= STATED GOAL =
List every line of the material that contains the string "from". Case counts.

= EXTRACTED INFORMATION =
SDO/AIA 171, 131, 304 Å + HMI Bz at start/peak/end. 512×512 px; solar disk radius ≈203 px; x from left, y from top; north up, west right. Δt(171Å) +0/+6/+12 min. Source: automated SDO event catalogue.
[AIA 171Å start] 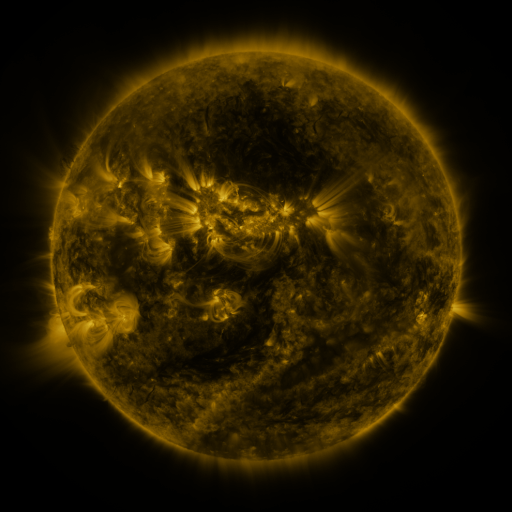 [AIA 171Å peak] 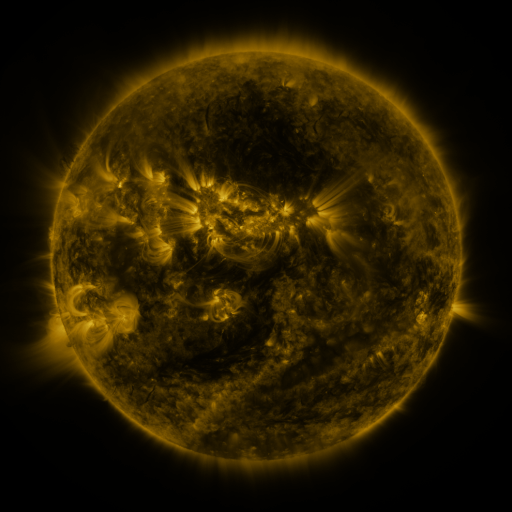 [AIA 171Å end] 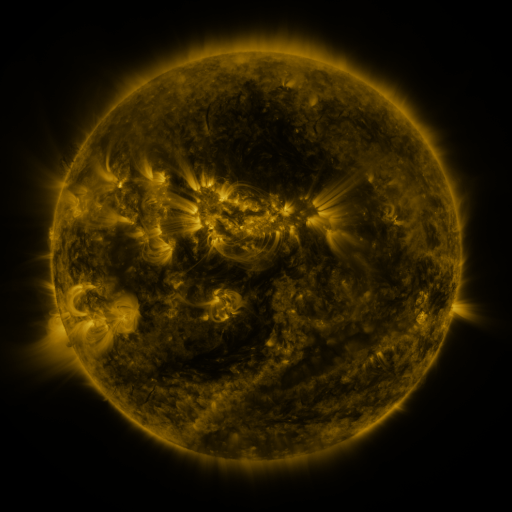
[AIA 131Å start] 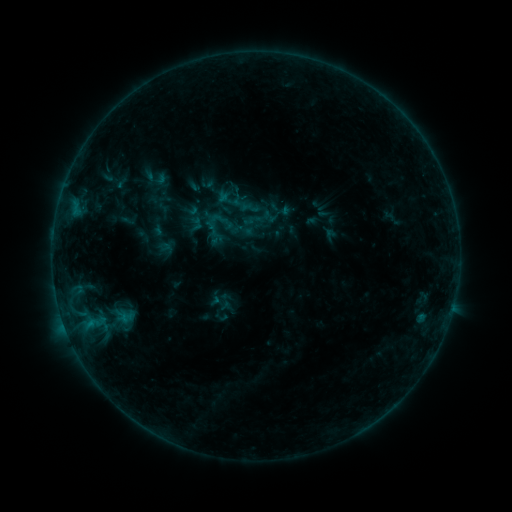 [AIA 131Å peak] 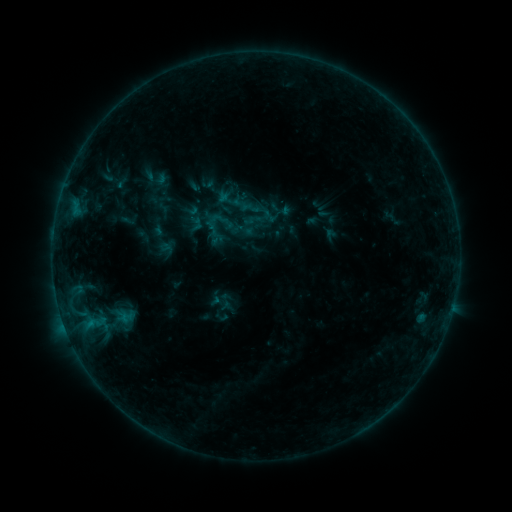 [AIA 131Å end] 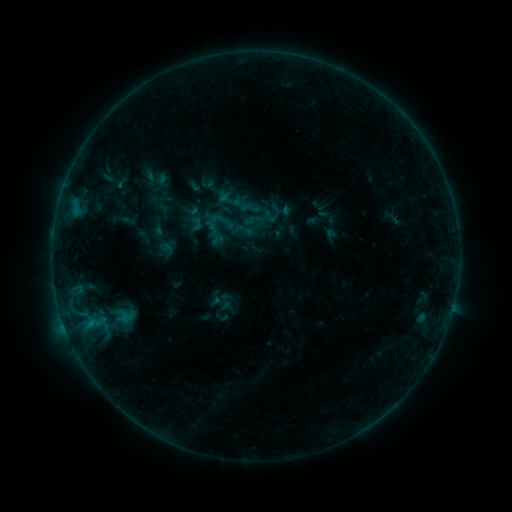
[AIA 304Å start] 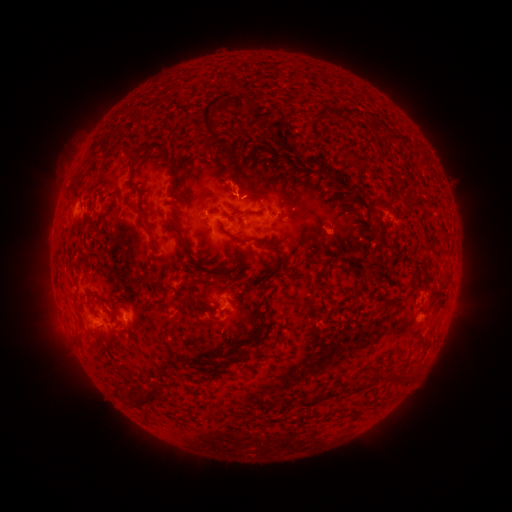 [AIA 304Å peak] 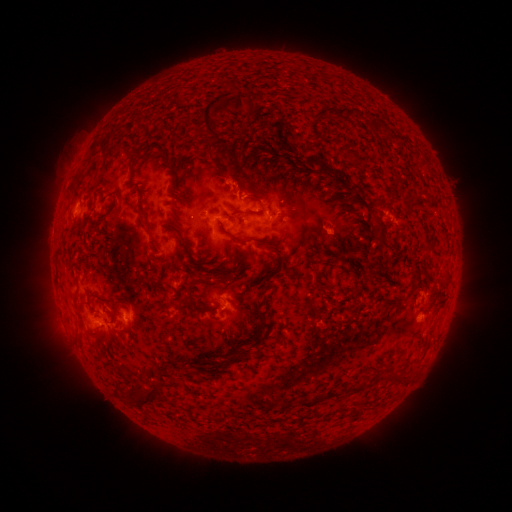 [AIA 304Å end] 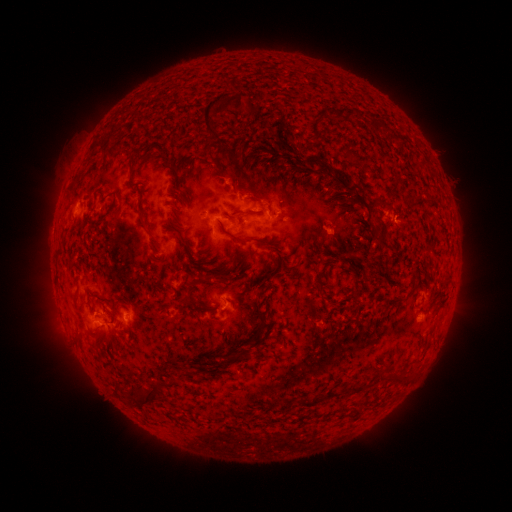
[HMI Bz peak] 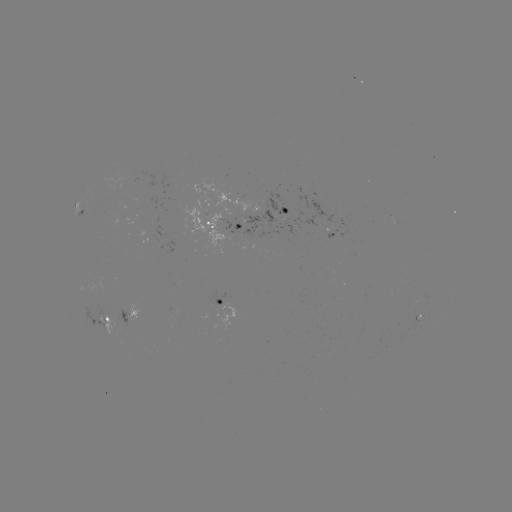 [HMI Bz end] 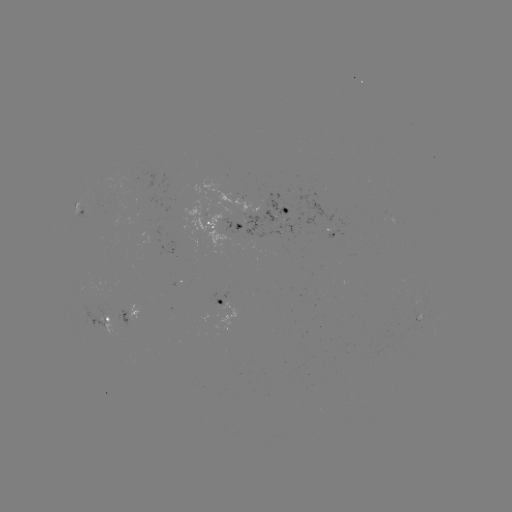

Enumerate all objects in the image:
eruption: (236, 178)
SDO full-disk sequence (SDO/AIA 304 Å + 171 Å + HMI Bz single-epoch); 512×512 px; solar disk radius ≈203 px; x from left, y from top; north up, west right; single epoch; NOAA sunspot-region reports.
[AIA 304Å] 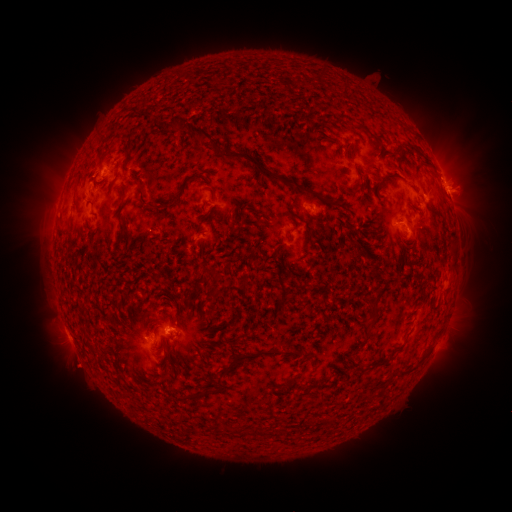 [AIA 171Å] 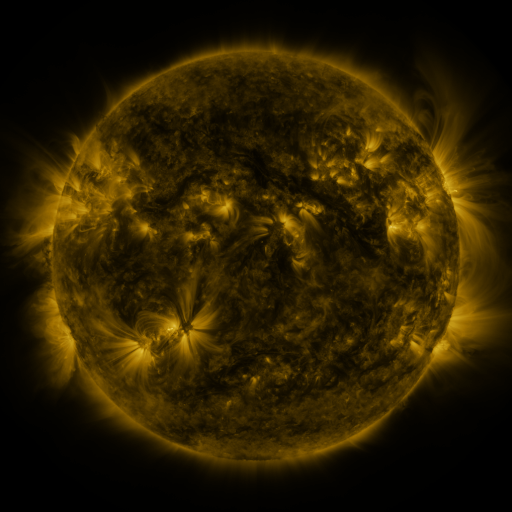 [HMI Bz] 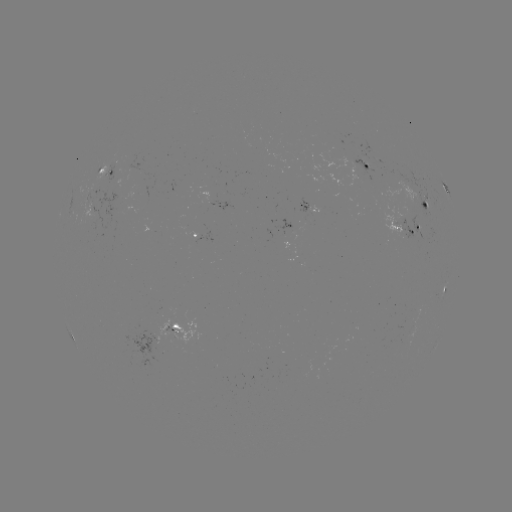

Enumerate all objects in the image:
spotted active region: (369, 167)
spotted active region: (109, 172)
spotted active region: (446, 187)
spotted active region: (428, 200)
spotted active region: (310, 212)
spotted active region: (408, 230)
spotted active region: (207, 237)
spotted active region: (445, 287)
spotted active region: (167, 327)
spotted active region: (143, 346)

= TASK ANSWER =
SDO/AIA 171, 131, 304 Å + HMI Bz at start/peak/end. 512×512 px; solar disk radius ≈203 px; x from left, y from top; north up, west right. Δt(171Å) +0/+6/+12 min. Source: automated SDO event catalogue.
SDO full-disk sequence (SDO/AIA 304 Å + 171 Å + HMI Bz single-epoch); 512×512 px; solar disk radius ≈203 px; x from left, y from top; north up, west right; single epoch; NOAA sunspot-region reports.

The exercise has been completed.